EXTRACT TO READ -
►

2. A combustion assembly according to claim 1 wherein said main
stage combustion means is disposed adjacent to said turbine nozzle
for obtaining combustion residence times of said main stage
combustion gases of no greater than about three milliseconds.
3. A combustion assembly according to claim 1 wherein said main
stage combustion means effects an equivalence ratio defined as
fuel/air ratio divided by stoichiometric fuel/air ratio of up to
about 0.75 of said lean fuel/air main mixture.
4. A combustion assembly according to claim 3 wherein said
equivalence ratio is within a range of about 0.5 to about 0.75.
5. A combustion assembly according to claim 4 wherein said main
stage combustion means is disposed adjacent to said turbine nozzle
for obtaining combustion residence times of said main stage
combustion gases of no greater than about three milliseconds.
6. A combustion assembly according to claim 5 wherein:
said channeling means channels as said pilot portion up to about
ten percent of a total compressed air provided to said combustor,
and channels as said main portion a remainder of said total
compressed air; and
said pilot stage combustion means utilizes said compressed air
pilot portion for generating said pilot stage combustion gases in
each of said first and second pilot combustion zones, and said main
stage combustion means utilizes said compressor air main portion
for generating said main stage combustion gases.
7. A combustion assembly according to claim 6 wherein said
combustor is sized for reducing NO.sub.x emissions of said pilot
and main stage combustion gases discharged from said combustor
during a cruise power operation of said combustor to a level up to
about five grams NO.sub.2 per kilogram of Jet A-type fuel at an
inlet temperature of said compressed air channeled to said
combustor of about 1250.degree. F. (677.degree. C.).
8. A combustion assembly according to claim 1 wherein said main
stage combustion means comprises:
a plurality of circumferentially spaced hollow flameholders spaced
from said pilot stage combustion means, each of said flameholders
including a plurality of longitudinally spaced fuel holes; and
means for channeling fuel into said flameholders for discharge from
said flameholders through said fuel holes.
9. A combustion assembly according to claim 8 wherein said fuel
channeling means channels vaporized fuel into said
flameholders.
10. A combustion assembly according to claim 9 wherein said fuel
channeling means includes a heat exchanger for receiving a portion
of said compressed air and for receiving liquid fuel, said heat
exchanger being effective for using said compressed air to vaporize
said liquid fuel and channelling said vaporized fuel into said
flameholders.
11. A combustion assembly according to claim 8 wherein each of said
flameholders has a V-shaped cross section including an apex facing
in an upstream direction and two inclined side surfaces, and
wherein said plurality of fuel holes are disposed in both said side
surfaces and face in an upstream direction.
12. A combustion assembly according to claim 11 wherein said fuel
channeling means includes an annular first manifold for receiving
fuel, and an annular second manifold for receiving fuel; and
wherein said flameholders include a first plurality of first
flameholders having upstream and downstream ends and joined at said
upstream ends thereof in fluid communication with said first
manifold, and a second plurality of second flameholders having
upstream and downstream ends and joined at said upstream ends
thereof in fluid communication with said second manifold; and
said first and second flameholders are joined to each other at
respective ones of said downstream ends thereof.

◄

(Data items)
►

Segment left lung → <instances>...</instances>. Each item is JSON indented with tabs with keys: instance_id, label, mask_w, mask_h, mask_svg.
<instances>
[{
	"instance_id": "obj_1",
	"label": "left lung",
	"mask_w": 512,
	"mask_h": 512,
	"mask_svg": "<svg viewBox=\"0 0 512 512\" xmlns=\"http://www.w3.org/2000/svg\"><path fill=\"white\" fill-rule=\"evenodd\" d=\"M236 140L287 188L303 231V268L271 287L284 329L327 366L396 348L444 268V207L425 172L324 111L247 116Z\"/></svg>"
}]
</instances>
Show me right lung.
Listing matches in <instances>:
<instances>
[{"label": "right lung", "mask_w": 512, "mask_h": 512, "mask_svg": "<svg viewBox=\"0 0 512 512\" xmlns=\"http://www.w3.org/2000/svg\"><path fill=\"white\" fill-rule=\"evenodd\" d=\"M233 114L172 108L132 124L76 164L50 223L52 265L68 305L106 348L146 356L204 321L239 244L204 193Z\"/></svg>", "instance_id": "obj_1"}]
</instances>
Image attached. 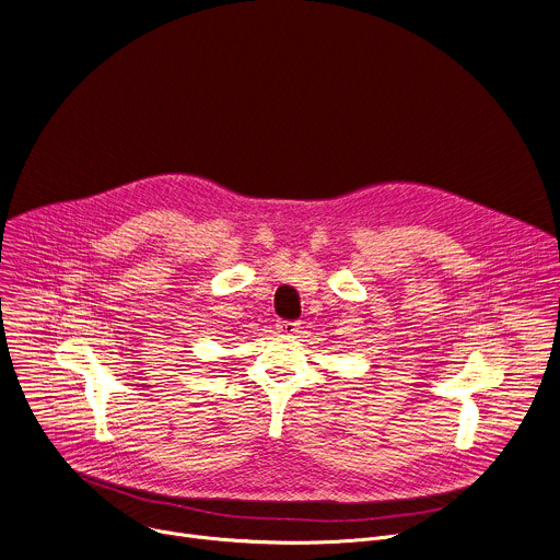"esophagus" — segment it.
<instances>
[{"label": "esophagus", "mask_w": 560, "mask_h": 560, "mask_svg": "<svg viewBox=\"0 0 560 560\" xmlns=\"http://www.w3.org/2000/svg\"><path fill=\"white\" fill-rule=\"evenodd\" d=\"M277 330H279L281 335L292 337V335H296V330H299V322H279V324H277Z\"/></svg>", "instance_id": "esophagus-1"}]
</instances>
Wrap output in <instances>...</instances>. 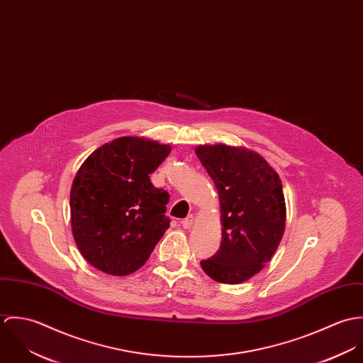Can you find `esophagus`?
<instances>
[{"mask_svg": "<svg viewBox=\"0 0 363 363\" xmlns=\"http://www.w3.org/2000/svg\"><path fill=\"white\" fill-rule=\"evenodd\" d=\"M193 222H194V216H193V215H189L186 219L182 220V226H183L184 229H190V228L193 226Z\"/></svg>", "mask_w": 363, "mask_h": 363, "instance_id": "obj_1", "label": "esophagus"}]
</instances>
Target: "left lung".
Listing matches in <instances>:
<instances>
[{
    "mask_svg": "<svg viewBox=\"0 0 363 363\" xmlns=\"http://www.w3.org/2000/svg\"><path fill=\"white\" fill-rule=\"evenodd\" d=\"M196 154L212 177L220 208L222 242L201 261L219 284H240L259 272L285 232L286 206L278 173L262 156L225 144L199 145Z\"/></svg>",
    "mask_w": 363,
    "mask_h": 363,
    "instance_id": "8db88e82",
    "label": "left lung"
}]
</instances>
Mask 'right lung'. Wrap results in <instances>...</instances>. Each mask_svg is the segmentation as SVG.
<instances>
[{
    "mask_svg": "<svg viewBox=\"0 0 363 363\" xmlns=\"http://www.w3.org/2000/svg\"><path fill=\"white\" fill-rule=\"evenodd\" d=\"M166 144L120 137L88 156L69 193L74 240L91 265L108 275H128L150 259L170 226L169 194L150 174L170 154Z\"/></svg>",
    "mask_w": 363,
    "mask_h": 363,
    "instance_id": "right-lung-1",
    "label": "right lung"
}]
</instances>
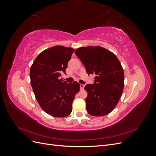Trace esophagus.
I'll return each instance as SVG.
<instances>
[{
	"label": "esophagus",
	"mask_w": 156,
	"mask_h": 156,
	"mask_svg": "<svg viewBox=\"0 0 156 156\" xmlns=\"http://www.w3.org/2000/svg\"><path fill=\"white\" fill-rule=\"evenodd\" d=\"M80 89L81 90H83V89H84V84H80Z\"/></svg>",
	"instance_id": "1"
}]
</instances>
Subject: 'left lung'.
<instances>
[{"label":"left lung","mask_w":156,"mask_h":156,"mask_svg":"<svg viewBox=\"0 0 156 156\" xmlns=\"http://www.w3.org/2000/svg\"><path fill=\"white\" fill-rule=\"evenodd\" d=\"M75 53L87 74L95 75L94 83L84 87L88 93L87 112L94 116L108 115L116 107L124 89V70L119 60L100 46L80 48Z\"/></svg>","instance_id":"left-lung-1"}]
</instances>
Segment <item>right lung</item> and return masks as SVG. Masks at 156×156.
Segmentation results:
<instances>
[{
    "label": "right lung",
    "instance_id": "obj_1",
    "mask_svg": "<svg viewBox=\"0 0 156 156\" xmlns=\"http://www.w3.org/2000/svg\"><path fill=\"white\" fill-rule=\"evenodd\" d=\"M74 50L56 45L37 56L30 69V83L36 100L45 112L65 117L72 111V103L80 90L79 83H68L60 77L66 73Z\"/></svg>",
    "mask_w": 156,
    "mask_h": 156
}]
</instances>
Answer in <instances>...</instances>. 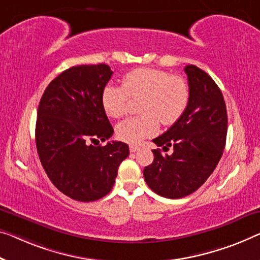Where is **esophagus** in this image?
<instances>
[{
	"instance_id": "esophagus-1",
	"label": "esophagus",
	"mask_w": 260,
	"mask_h": 260,
	"mask_svg": "<svg viewBox=\"0 0 260 260\" xmlns=\"http://www.w3.org/2000/svg\"><path fill=\"white\" fill-rule=\"evenodd\" d=\"M139 149H140V147H139V146H134V145H131V146H129V150H131V153H135V152H138Z\"/></svg>"
}]
</instances>
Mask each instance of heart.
I'll list each match as a JSON object with an SVG mask.
<instances>
[{
  "label": "heart",
  "mask_w": 260,
  "mask_h": 260,
  "mask_svg": "<svg viewBox=\"0 0 260 260\" xmlns=\"http://www.w3.org/2000/svg\"><path fill=\"white\" fill-rule=\"evenodd\" d=\"M140 100L143 114L118 123L115 132L120 140L138 143L156 133L158 122L172 126L187 110L190 90L183 77L164 70L139 68L127 72L122 85L107 84L102 92V104L111 118H121L129 110L131 98Z\"/></svg>",
  "instance_id": "obj_1"
}]
</instances>
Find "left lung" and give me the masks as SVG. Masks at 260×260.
I'll use <instances>...</instances> for the list:
<instances>
[{
    "label": "left lung",
    "mask_w": 260,
    "mask_h": 260,
    "mask_svg": "<svg viewBox=\"0 0 260 260\" xmlns=\"http://www.w3.org/2000/svg\"><path fill=\"white\" fill-rule=\"evenodd\" d=\"M190 99L183 115L153 142L172 155L153 149L154 161L143 169L146 183L167 199L196 191L214 172L226 141V106L219 87L207 72L187 65Z\"/></svg>",
    "instance_id": "obj_1"
}]
</instances>
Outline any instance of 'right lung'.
<instances>
[{"label":"right lung","mask_w":260,"mask_h":260,"mask_svg":"<svg viewBox=\"0 0 260 260\" xmlns=\"http://www.w3.org/2000/svg\"><path fill=\"white\" fill-rule=\"evenodd\" d=\"M106 64L70 68L48 85L37 111L36 146L53 185L70 199L93 202L113 188L118 168L129 155L113 135L102 104L112 77Z\"/></svg>","instance_id":"add662e5"}]
</instances>
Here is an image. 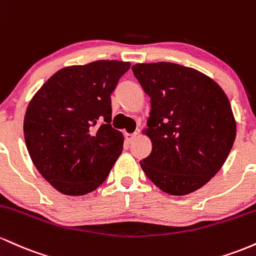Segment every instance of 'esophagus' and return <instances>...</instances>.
Returning a JSON list of instances; mask_svg holds the SVG:
<instances>
[{"mask_svg": "<svg viewBox=\"0 0 256 256\" xmlns=\"http://www.w3.org/2000/svg\"><path fill=\"white\" fill-rule=\"evenodd\" d=\"M136 136H138L136 133H126L124 136H126V140H127L129 144H130V142H133L134 140H136Z\"/></svg>", "mask_w": 256, "mask_h": 256, "instance_id": "1", "label": "esophagus"}]
</instances>
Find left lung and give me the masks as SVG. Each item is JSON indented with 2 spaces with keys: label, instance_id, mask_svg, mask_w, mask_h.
<instances>
[{
  "label": "left lung",
  "instance_id": "obj_1",
  "mask_svg": "<svg viewBox=\"0 0 256 256\" xmlns=\"http://www.w3.org/2000/svg\"><path fill=\"white\" fill-rule=\"evenodd\" d=\"M132 70L151 99L145 134L152 151L140 162L144 173L173 196L198 190L220 170L236 139L228 96L210 77L174 62Z\"/></svg>",
  "mask_w": 256,
  "mask_h": 256
}]
</instances>
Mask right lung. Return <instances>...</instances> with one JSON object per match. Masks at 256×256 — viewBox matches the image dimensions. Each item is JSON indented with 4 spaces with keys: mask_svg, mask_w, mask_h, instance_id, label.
<instances>
[{
    "mask_svg": "<svg viewBox=\"0 0 256 256\" xmlns=\"http://www.w3.org/2000/svg\"><path fill=\"white\" fill-rule=\"evenodd\" d=\"M130 62L98 60L62 68L28 102L26 148L37 170L56 190L82 196L99 188L123 150L111 127V93Z\"/></svg>",
    "mask_w": 256,
    "mask_h": 256,
    "instance_id": "right-lung-1",
    "label": "right lung"
}]
</instances>
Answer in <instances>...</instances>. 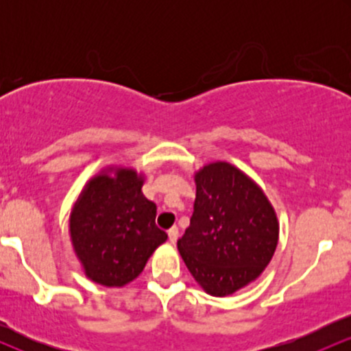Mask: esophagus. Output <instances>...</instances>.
<instances>
[{
  "mask_svg": "<svg viewBox=\"0 0 351 351\" xmlns=\"http://www.w3.org/2000/svg\"><path fill=\"white\" fill-rule=\"evenodd\" d=\"M168 239H170V243H176V239H178V228L173 226L168 229Z\"/></svg>",
  "mask_w": 351,
  "mask_h": 351,
  "instance_id": "34e87169",
  "label": "esophagus"
}]
</instances>
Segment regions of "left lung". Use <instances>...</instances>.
<instances>
[{
  "label": "left lung",
  "instance_id": "8db88e82",
  "mask_svg": "<svg viewBox=\"0 0 351 351\" xmlns=\"http://www.w3.org/2000/svg\"><path fill=\"white\" fill-rule=\"evenodd\" d=\"M279 224L261 188L232 165L196 175V199L178 251L208 293L224 297L261 276L277 247Z\"/></svg>",
  "mask_w": 351,
  "mask_h": 351
}]
</instances>
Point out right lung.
<instances>
[{
  "label": "right lung",
  "mask_w": 351,
  "mask_h": 351,
  "mask_svg": "<svg viewBox=\"0 0 351 351\" xmlns=\"http://www.w3.org/2000/svg\"><path fill=\"white\" fill-rule=\"evenodd\" d=\"M142 178L119 170L100 175L84 189L71 216V237L87 277L122 287L140 276L148 257L167 241L156 228V204L142 193Z\"/></svg>",
  "instance_id": "1"
}]
</instances>
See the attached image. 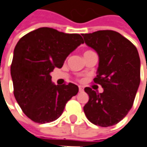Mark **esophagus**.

◄

TASKS FOR THIS EXERCISE -
1 > Reproduce a passage from the combustion assembly claims: begin at the words "7. A combustion" and stop after the words "said fuel holes.".
2 > Answer these questions using the combustion assembly claims.
(a) What range of equivalence ratio does claim 4 specify?
(b) In claim 6, up to what share of the total compressed air is channeled as the pilot portion?
(c) According to claim 11, what shape of cross section does each flameholder have?
3 > Continue the combustion assembly claims from the point where they stop.

RESULTS IN ORDER -
1 >
7. A combustion assembly according to claim 6 wherein said
combustor is sized for reducing NO.sub.x emissions of said pilot
and main stage combustion gases discharged from said combustor
during a cruise power operation of said combustor to a level up to
about five grams NO.sub.2 per kilogram of Jet A-type fuel at an
inlet temperature of said compressed air channeled to said
combustor of about 1250.degree. F. (677.degree. C.).
8. A combustion assembly according to claim 1 wherein said main
stage combustion means comprises:
a plurality of circumferentially spaced hollow flameholders spaced
from said pilot stage combustion means, each of said flameholders
including a plurality of longitudinally spaced fuel holes; and
means for channeling fuel into said flameholders for discharge from
said flameholders through said fuel holes.

2 >
(a) About 0.5 to about 0.75.
(b) Up to about ten percent.
(c) A V-shaped cross section, with an apex facing in an upstream direction and two inclined side surfaces.

3 >
13. A combustion assembly according to claim 12 wherein said first
and second flameholders are inclined radially inwardly and
outwardly, respectively, and in a downstream direction.
14. A combustion assembly according to claim 12 wherein
said first and second manifolds are joined to said pilot first and
second liners, respectively, to define a main combustion zone
between said first and second pilot combustion zones and said
turbine nozzle.
15. A combustion assembly according to claim 14 wherein said main
stage combustion means is disposed adjacent to said turbine nozzle
for obtaining combustion residence times of said main stage
combustion gases of no greater than about three milliseconds.
16. A combustion assembly according to claim 15 wherein said main
stage combustion means effects an equivalence ratio defined as
fuel/air ratio divided by stoichiometric fuel/air ratio of up to
about 0.75 of said lean fuel/air main mixture.
17. A combustion assembly according to claim 16 wherein said
equivalence ratio is within a range of about 0.5 to about 0.75.
18. A combustion assembly according to claim 17 wherein:
said channeling means channels as said pilot portion up to about
ten percent of a total compressed air provided to said combustor,
and channels as said main portion a remainder of said total
compressed air; and
said pilot stage combustion means utilizes said compressed air
pilot portion for generating said pilot stage combustion gases in
each of said first and second pilot combustion zones, and said main
stage combustion means utilizes said compressor air main portion
for generating said main stage combustion gases.
19. A combustion assembly according to claim 18 further including
an annular diffuser disposed upstream of said combustor and
comprising first, second, and third radially spaced diffuser
channels, said first and third channels being aligned in flow
communication with said first and second air swirlers,
respectively, and said second diffuser channel being disposd
radially between said first and third diffuser channels and being
aligned in flow communication with said main stage combustion
means.
Description
TECHNICAL FIELD
The present invention relates generally to gas turbine engines,
and, more specifically, to a combustion assembly effective for
reducing NO.sub.x emissions.
BACKGROUND ART
Commerical, or civil, aircraft are conventionally designed for
reducing exhaust emissions from combustion of hydrocarbon fuels
such as, for example, Jet A fuel. The exhaust emissions may include
hydrocarbon particulate matter, in the form of smoke, for example,
carbon monoxide, and nitrogen oxides (NO.sub.x) such as, for
example, nitrogen dioxide NO.sub.2. NO.sub.x emissions are known to
occur from combustion at relatively high temperatures, for example
over 3000.degree. F. (1648.degree. C.). These temperatures occur
when fuel is burned at fuel-air ratios at or near stoichiometric.
The amount of emissions formed is directly related to the time that
combustion takes place at these conditions.
Conventional gas turbine engine combustors for use in an engine for
powering an aircraft are conventionally sized and configured for
obtaining varying fuel/air ratios during the varying power output
requirements of the engine such as, for example, during light-off,
idle, takeoff, and cruise modes of operation of the engine in the
aircraft. At relatively low power modes, such as at light-off and
idle, a relatively rich fuel/air ratio is desired for initiating
combustion and maintaining stability of the combustion. At
relatively high power modes, such as for example cruise operation
of the engine in the aircraft, a relatively lean fuel/air ratio is
desired for obtaining reduced exhaust emissions.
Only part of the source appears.